To this point I haven’t made it a habit to photograph cityscapes. But after this shoot I probably will do this more often, there are a lot of great views and buildings in a city to photograph. And for these objects it also counts that with the right light and composition this can give great pictures. The museum of Groningen is a special place for me. When I started with photography in the time when I was still studying, the museum was just build and was the first object I photographed. With an mechanical, analog Minolta X-500 camera, lacking any knowledge of aperture, shutter speed whatsoever I just tried. A tripod was something I never heard of. I can’t remember wat the result was, for I apparently lost the prints. But I know that by then this has thought me the basics of photography.

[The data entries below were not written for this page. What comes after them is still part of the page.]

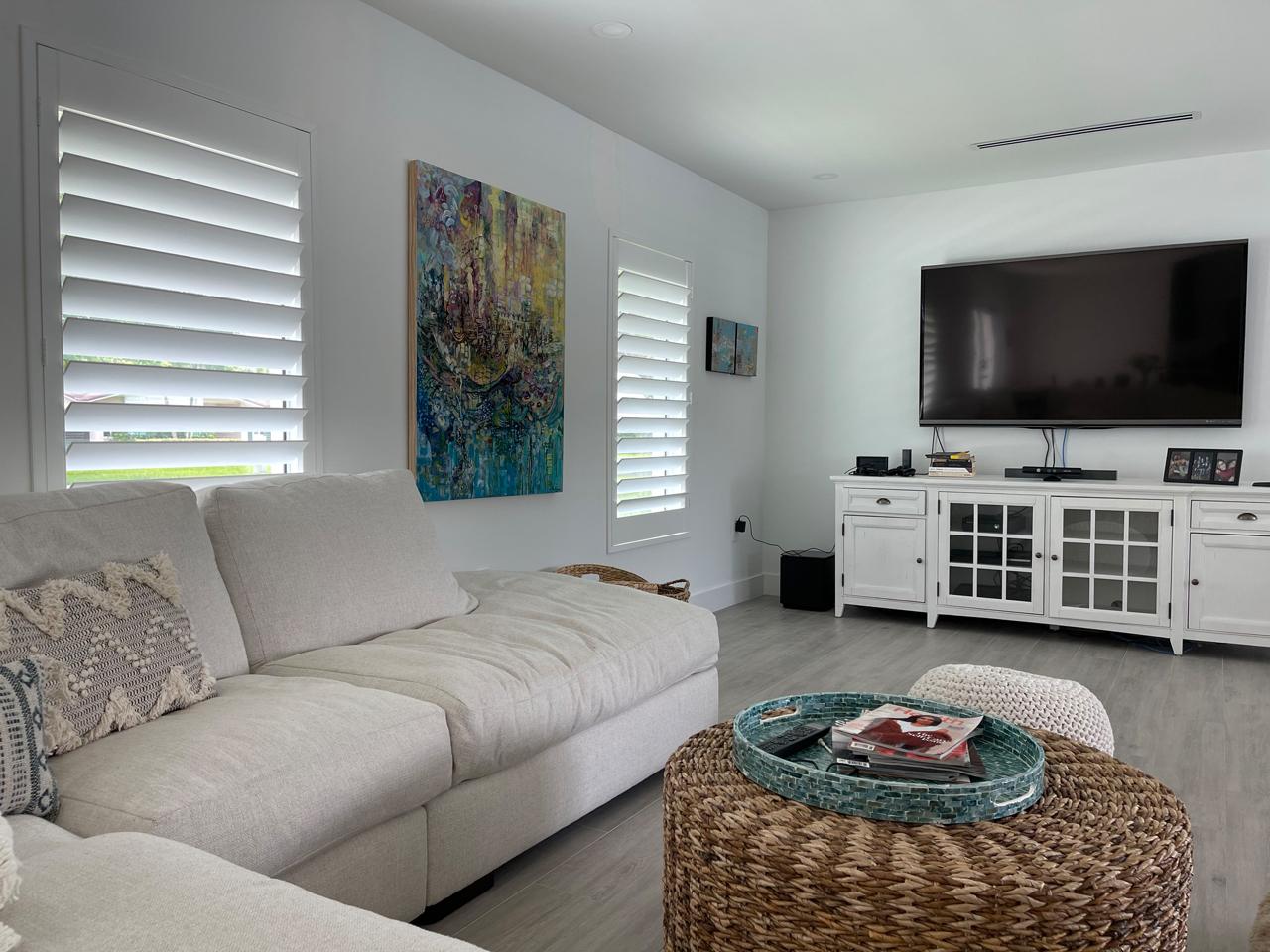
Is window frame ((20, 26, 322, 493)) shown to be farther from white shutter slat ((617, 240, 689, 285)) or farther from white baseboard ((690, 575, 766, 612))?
white baseboard ((690, 575, 766, 612))

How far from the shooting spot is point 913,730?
5.13 feet

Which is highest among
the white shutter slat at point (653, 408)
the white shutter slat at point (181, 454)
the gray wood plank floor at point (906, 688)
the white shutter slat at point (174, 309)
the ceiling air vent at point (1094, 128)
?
the ceiling air vent at point (1094, 128)

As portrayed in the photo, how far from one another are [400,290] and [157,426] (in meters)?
0.96

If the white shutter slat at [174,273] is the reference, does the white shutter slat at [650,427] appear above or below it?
below

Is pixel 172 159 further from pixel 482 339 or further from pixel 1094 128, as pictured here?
pixel 1094 128

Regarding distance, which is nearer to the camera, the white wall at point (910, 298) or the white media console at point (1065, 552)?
the white media console at point (1065, 552)

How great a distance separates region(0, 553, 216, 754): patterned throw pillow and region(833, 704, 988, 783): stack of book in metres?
1.21

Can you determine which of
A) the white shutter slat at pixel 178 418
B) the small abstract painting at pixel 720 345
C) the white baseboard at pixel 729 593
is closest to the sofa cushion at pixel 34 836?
the white shutter slat at pixel 178 418

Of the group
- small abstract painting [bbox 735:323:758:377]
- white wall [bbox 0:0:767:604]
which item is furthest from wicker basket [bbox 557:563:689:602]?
small abstract painting [bbox 735:323:758:377]

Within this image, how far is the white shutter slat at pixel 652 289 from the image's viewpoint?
14.0ft

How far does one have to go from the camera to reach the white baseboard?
4969 mm

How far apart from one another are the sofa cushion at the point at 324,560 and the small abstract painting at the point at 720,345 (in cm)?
264

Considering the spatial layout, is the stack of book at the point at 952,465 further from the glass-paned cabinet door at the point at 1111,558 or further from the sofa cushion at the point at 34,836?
the sofa cushion at the point at 34,836

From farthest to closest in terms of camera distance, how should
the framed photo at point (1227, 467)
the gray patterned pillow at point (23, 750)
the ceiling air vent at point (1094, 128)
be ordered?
the framed photo at point (1227, 467), the ceiling air vent at point (1094, 128), the gray patterned pillow at point (23, 750)
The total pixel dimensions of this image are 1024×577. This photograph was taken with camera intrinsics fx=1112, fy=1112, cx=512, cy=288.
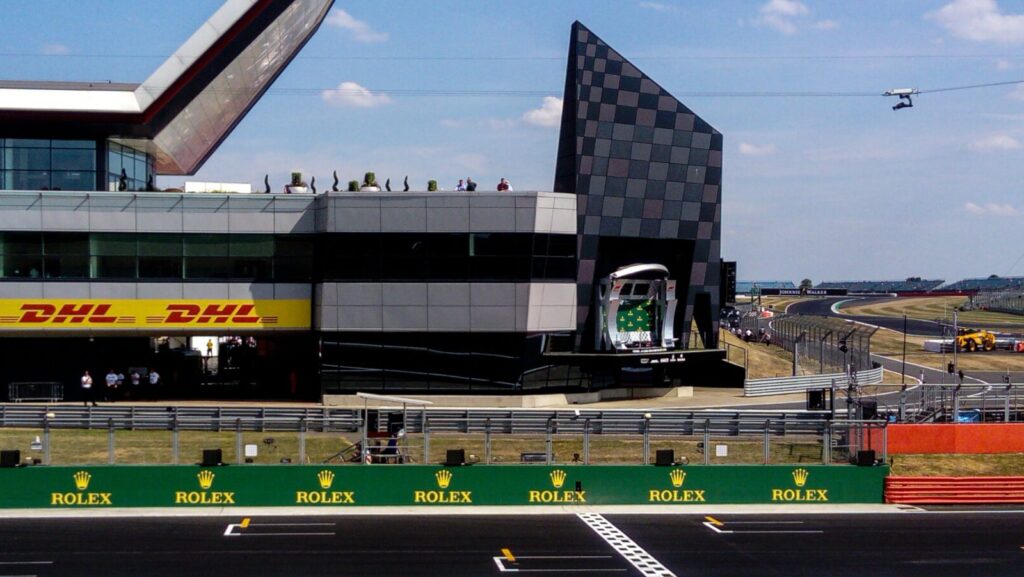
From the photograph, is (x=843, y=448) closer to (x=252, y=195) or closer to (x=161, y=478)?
(x=161, y=478)

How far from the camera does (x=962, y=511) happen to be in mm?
34719

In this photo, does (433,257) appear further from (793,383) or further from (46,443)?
(793,383)

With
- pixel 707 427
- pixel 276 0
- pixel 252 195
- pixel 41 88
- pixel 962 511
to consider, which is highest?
pixel 276 0

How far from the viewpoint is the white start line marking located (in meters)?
25.6

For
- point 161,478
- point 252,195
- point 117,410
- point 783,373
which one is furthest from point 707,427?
point 783,373

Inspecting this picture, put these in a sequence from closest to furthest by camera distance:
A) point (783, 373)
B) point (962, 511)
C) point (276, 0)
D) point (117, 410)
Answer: point (962, 511), point (117, 410), point (276, 0), point (783, 373)

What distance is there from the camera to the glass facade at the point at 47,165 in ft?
177

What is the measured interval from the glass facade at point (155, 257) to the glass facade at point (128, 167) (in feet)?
13.6

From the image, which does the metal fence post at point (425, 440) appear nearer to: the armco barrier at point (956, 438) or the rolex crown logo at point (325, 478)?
the rolex crown logo at point (325, 478)

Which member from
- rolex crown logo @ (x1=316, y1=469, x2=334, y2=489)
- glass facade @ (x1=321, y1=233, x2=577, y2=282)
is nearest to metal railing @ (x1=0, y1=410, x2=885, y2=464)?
rolex crown logo @ (x1=316, y1=469, x2=334, y2=489)

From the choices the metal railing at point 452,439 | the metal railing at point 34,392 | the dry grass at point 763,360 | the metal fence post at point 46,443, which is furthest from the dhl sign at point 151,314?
the dry grass at point 763,360

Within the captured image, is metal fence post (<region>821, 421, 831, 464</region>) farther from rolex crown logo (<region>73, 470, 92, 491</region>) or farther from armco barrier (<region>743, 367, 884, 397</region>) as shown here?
armco barrier (<region>743, 367, 884, 397</region>)

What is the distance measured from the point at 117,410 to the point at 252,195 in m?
17.3

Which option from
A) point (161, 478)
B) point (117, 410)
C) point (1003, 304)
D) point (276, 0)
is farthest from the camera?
point (1003, 304)
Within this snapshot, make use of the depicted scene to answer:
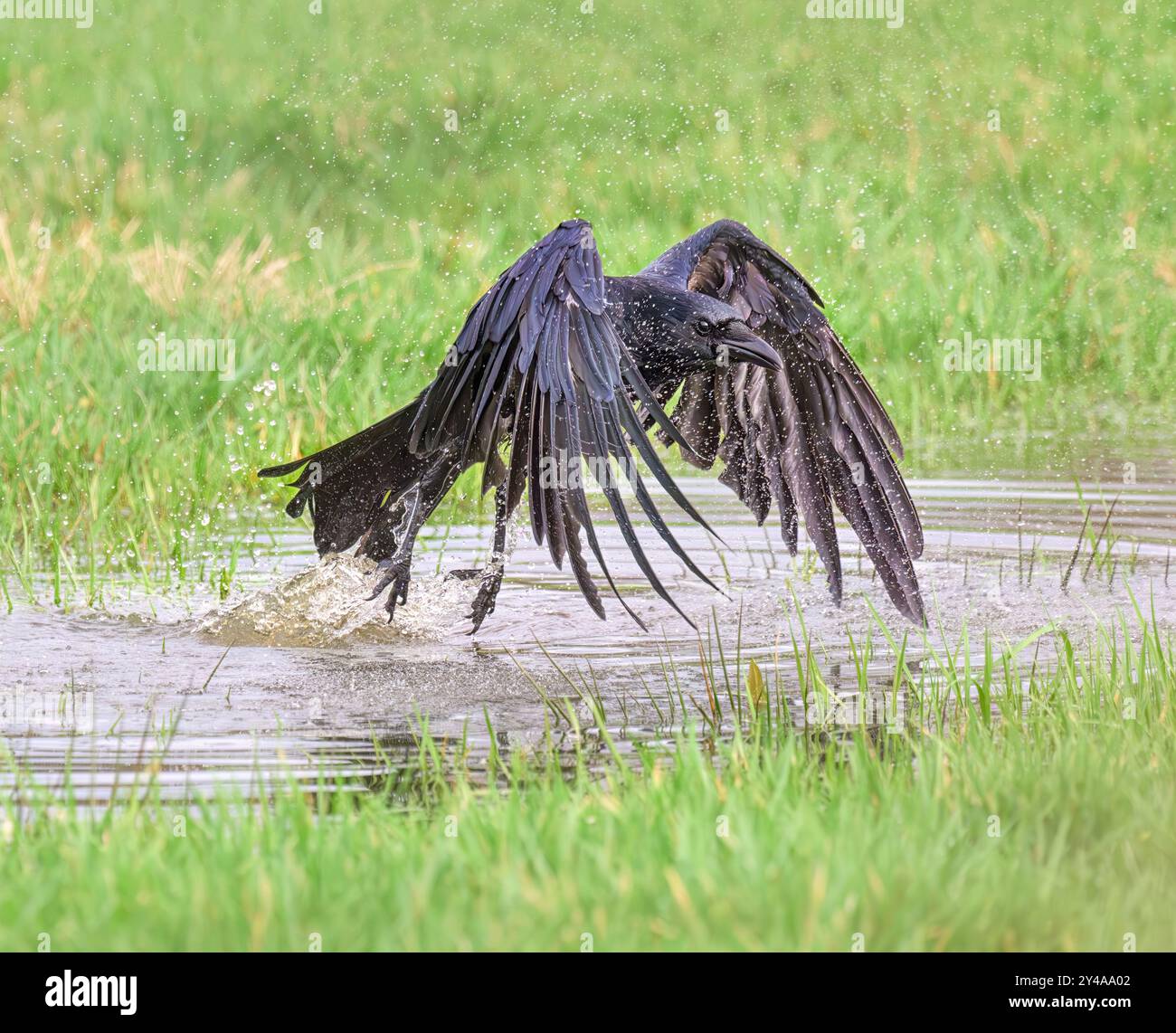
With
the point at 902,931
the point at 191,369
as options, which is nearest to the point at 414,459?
the point at 191,369

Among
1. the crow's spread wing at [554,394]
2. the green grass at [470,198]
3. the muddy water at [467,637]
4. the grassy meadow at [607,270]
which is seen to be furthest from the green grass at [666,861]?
the green grass at [470,198]

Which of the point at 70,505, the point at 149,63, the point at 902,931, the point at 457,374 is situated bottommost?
the point at 902,931

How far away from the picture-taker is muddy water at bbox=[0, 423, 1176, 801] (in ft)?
14.6

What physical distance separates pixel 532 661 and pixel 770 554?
190cm

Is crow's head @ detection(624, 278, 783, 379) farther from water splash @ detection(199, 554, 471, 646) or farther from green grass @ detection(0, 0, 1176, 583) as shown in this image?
green grass @ detection(0, 0, 1176, 583)

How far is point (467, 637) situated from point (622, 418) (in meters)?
1.60

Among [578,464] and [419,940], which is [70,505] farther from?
[419,940]

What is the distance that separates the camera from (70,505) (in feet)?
23.6

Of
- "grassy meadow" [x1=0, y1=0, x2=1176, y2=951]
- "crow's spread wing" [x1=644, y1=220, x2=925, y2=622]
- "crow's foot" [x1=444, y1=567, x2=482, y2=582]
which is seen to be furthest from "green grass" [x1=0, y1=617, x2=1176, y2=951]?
"crow's spread wing" [x1=644, y1=220, x2=925, y2=622]

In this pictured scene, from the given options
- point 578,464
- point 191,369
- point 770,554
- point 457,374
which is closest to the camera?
point 578,464

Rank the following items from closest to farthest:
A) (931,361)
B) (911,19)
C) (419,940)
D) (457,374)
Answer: (419,940) < (457,374) < (931,361) < (911,19)

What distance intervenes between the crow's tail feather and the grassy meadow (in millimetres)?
700

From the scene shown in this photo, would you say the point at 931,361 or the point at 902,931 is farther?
the point at 931,361

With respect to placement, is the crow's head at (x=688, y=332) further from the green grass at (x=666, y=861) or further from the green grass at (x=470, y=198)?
the green grass at (x=666, y=861)
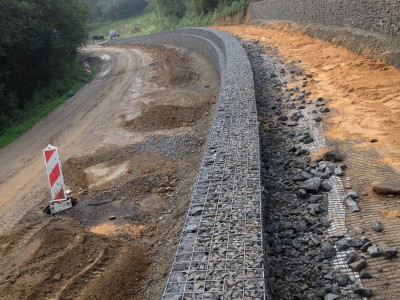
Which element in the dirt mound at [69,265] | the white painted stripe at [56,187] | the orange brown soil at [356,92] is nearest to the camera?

The museum is often photographed from the other side. This due to the houseboats moored at this side of the channel. I had seen previously that a houseboat was not at it place, with just a small jetty in place this would make a different view. At this time of year I would have the sun at the left just behind me which would give light on the building. At least that was the idea, I had hoped for some cloud but it was a complete clear sky. Just had to make the best of it. Nowe I think the even blue sky is even better in comparison with the even blue of the water. The symmetrical effect is strengthened by placing the horizon in the middle and by using a long exposure. By using a long exposure any movement in the water will disappear and create a mirror effect exaggerating the bold architecture of the museum.